* Given exercise 1
In the data center cooling article, who coined the phrase "Data is the new oil"?

* Page extract
Cooling The Data Center

There’s no perfect solution to data center cooling, but multiple approaches are being developed.

popularity

Since British mathematician and entrepreneur Clive Humby coined the rallying cry, “Data is the new oil,” some 20 years ago, it has been an upbeat phrase at data science conferences. But in engineering circles, that increasingly includes a daily grind of hardware challenges, and chief among them is how to cool the places where all that data is processed and stored.

An estimated 65 zettabytes of data already has been generated [1], and that number will keep growing, incurring enormous environmental costs worldwide. On the individual corporate level, there already are tremendous capital/operating expenditures allocated for cooling and maintenance, including staffing personnel and replacing equipment.

This data center challenge has led to a range of approaches to cooling. While no one can claim the problem is solved, there are refinements to older approaches, along with a few novel ideas that give some hope of better balancing demands.

“We’ve come a long way in data center cooling,” Rita Horner, senior technical marketing manager at Synopsys observed. “We used to just be blowing air, which meant conditioning the entire room or the building structure. We were, in effect, throwing money at the problem randomly. As time went on, we realized we were wasting a lot of money and energy, and became smarter in identifying where the issues are.”

Data center layout
On a basic level, there have been changes to data center floor plans, such as the contemporary approach that includes a well designed layout, with power consumption determined by area in a data center, usually based on the 2’x2’ standard unit for calculations. Because servers are the most power-hungry devices in a data center, the server racks are deliberately stacked in “hot” and “cold” aisles, with the respective sides facing away from each other.

The racks that are side-by-side all face together, and the backs are where the hot air is blown out. “In addition, these data centers are usually on an elevated surface, where cold air is blown from the bottom to take advantage of heat rising, so you only are flowing the air in one place and effectively flowing the cold air on top of the heated surfaces,” Horner said. “Then, the hot air on the back is sucked up.”

* Given exercise 2
Reproduce the entries after the data center cooling article verbatim, covering the stretch from their start through the line containing "rusty chain [0, 362, 75, 438]", with that line included. Omit the pictures.

* Supplied material
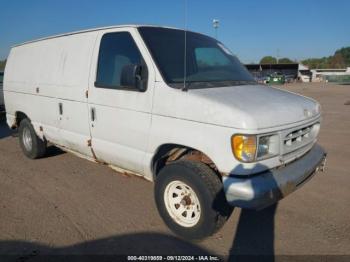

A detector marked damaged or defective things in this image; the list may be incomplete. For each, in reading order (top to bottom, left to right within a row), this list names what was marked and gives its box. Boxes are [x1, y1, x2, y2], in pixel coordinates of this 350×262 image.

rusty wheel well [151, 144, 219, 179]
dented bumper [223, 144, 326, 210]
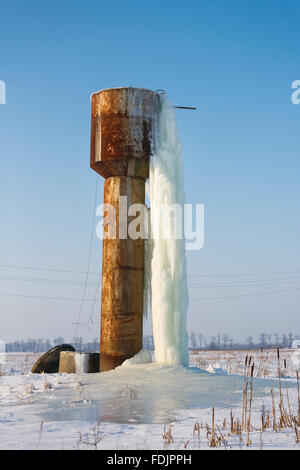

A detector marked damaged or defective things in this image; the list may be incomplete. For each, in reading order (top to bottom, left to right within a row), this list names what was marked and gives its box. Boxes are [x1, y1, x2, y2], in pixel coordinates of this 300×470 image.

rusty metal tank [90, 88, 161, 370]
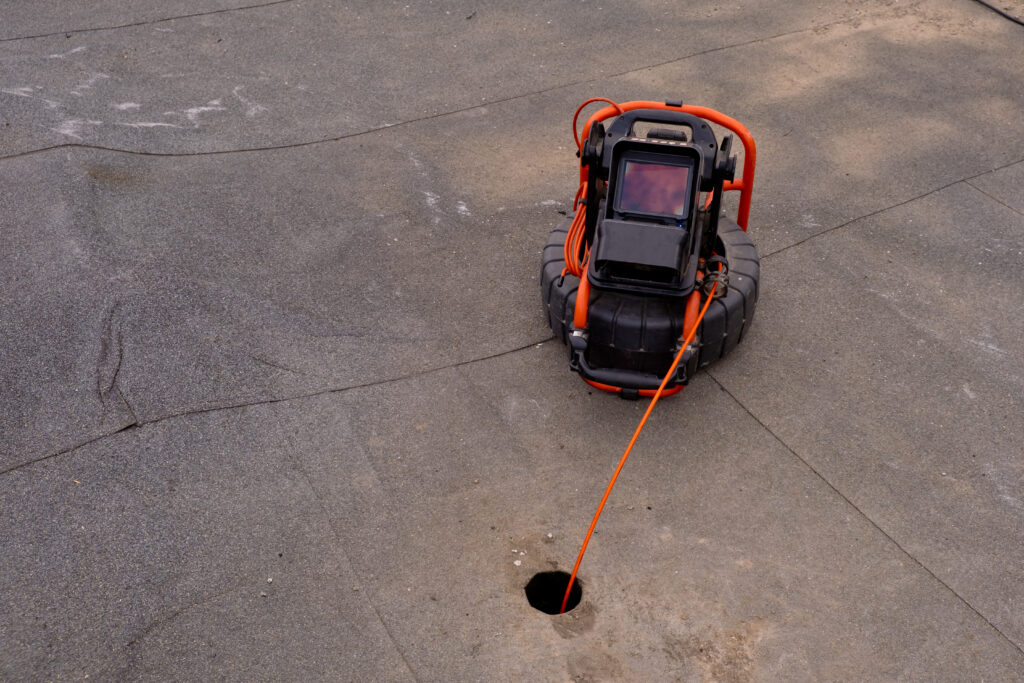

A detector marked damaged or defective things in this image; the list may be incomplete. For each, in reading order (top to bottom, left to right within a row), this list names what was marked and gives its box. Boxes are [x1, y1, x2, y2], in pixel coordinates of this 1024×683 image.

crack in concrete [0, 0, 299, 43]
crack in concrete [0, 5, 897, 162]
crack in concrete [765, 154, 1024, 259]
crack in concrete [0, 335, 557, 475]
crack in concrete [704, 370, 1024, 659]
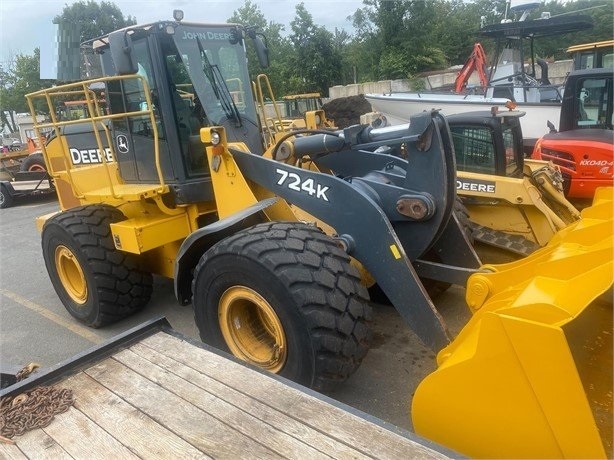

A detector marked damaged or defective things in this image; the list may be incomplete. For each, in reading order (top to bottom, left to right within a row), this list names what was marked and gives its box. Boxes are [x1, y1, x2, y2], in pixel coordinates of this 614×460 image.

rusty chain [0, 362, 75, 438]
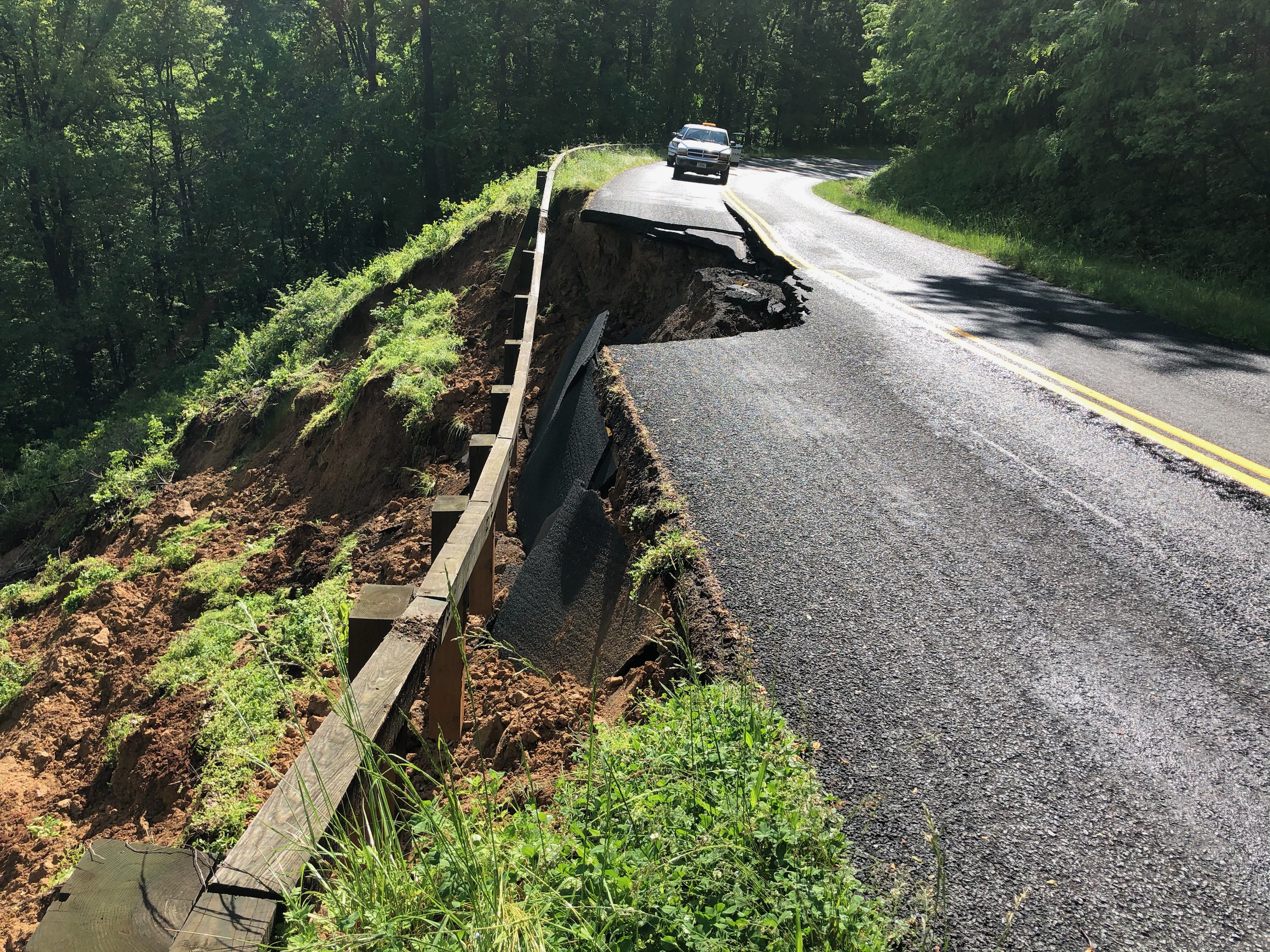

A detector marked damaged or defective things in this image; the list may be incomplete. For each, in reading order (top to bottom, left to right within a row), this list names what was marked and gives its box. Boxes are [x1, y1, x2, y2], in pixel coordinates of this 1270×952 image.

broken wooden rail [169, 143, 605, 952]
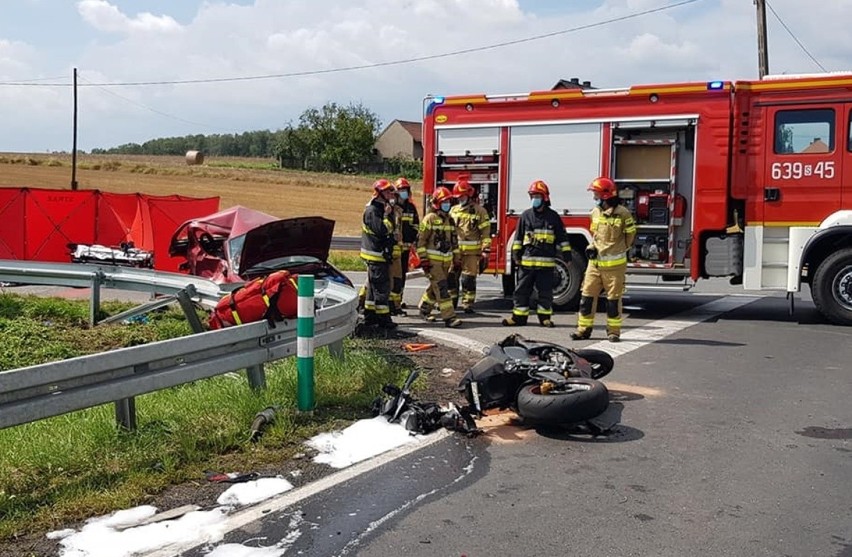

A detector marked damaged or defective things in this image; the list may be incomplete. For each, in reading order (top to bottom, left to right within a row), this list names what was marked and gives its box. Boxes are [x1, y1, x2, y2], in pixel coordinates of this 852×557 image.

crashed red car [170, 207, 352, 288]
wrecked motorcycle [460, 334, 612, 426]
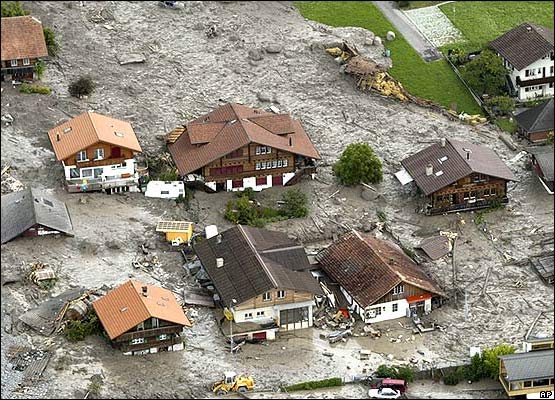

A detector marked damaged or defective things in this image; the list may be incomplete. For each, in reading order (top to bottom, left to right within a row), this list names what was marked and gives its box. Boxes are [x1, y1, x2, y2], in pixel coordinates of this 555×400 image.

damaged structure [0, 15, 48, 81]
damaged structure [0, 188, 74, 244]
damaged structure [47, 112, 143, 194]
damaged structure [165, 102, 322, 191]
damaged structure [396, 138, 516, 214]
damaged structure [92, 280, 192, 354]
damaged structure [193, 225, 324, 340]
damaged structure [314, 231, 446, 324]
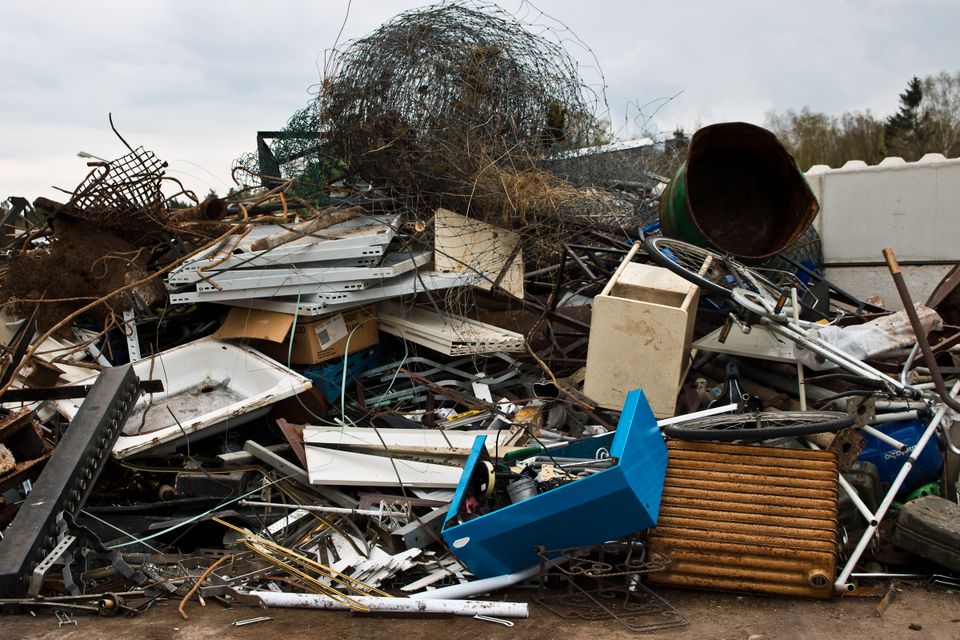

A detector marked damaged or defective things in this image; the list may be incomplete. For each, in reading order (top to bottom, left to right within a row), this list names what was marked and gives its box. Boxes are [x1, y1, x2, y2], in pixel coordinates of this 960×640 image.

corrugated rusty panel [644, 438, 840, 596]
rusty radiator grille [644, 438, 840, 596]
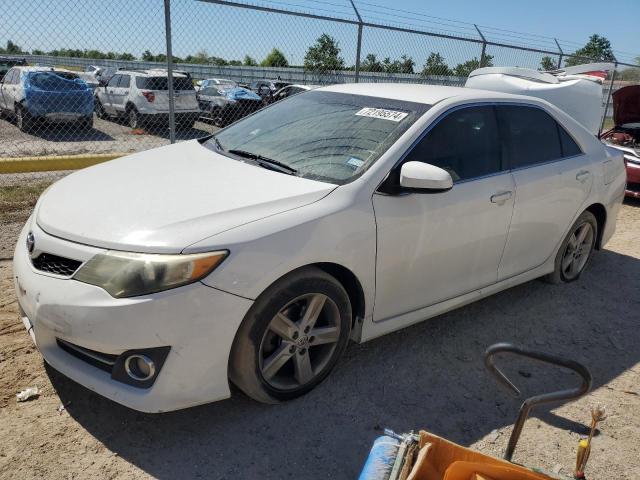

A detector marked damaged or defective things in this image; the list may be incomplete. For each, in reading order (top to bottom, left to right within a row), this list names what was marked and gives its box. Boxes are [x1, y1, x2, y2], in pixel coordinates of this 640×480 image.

* Right answer 1
Clive Humby, a British mathematician and entrepreneur.

* Right answer 2
A detector marked damaged or defective things in this image; the list may be incomplete. For each, in reading order (top to bottom, left to right within a row), this list names what was marked and gives its box. Boxes are [x1, y1, x2, y2], in pixel coordinates of this 350×262 image.

rusty wheel well [151, 144, 219, 179]
dented bumper [223, 144, 326, 210]

A detector marked damaged or defective things in this image; the list may be incomplete. For each, in reading order (top to bottom, left to right within a row), this list names what was marked and gives its box. Boxes are [x1, y1, x2, y2], in pixel coordinates of this 300×470 image.

rusty metal tank [90, 88, 161, 370]

A detector marked damaged or defective things in this image; the list may be incomplete. For each, in reading order (top to bottom, left to right within a row), this list names what was marked and gives its box. Boxes are [x1, y1, x2, y2], in pixel coordinates of this 1024×683 image.

crack in concrete [0, 0, 299, 43]
crack in concrete [0, 5, 897, 162]
crack in concrete [765, 154, 1024, 259]
crack in concrete [0, 335, 557, 475]
crack in concrete [704, 370, 1024, 659]

A detector marked damaged or defective things in this image; the list may be incomplete. For each, in reading order (top to bottom, left to right within a row), this list names what was marked and gives its box. Boxes are [x1, y1, x2, y2], in pixel coordinates of this 614×460 image.

rusty chain [0, 362, 75, 438]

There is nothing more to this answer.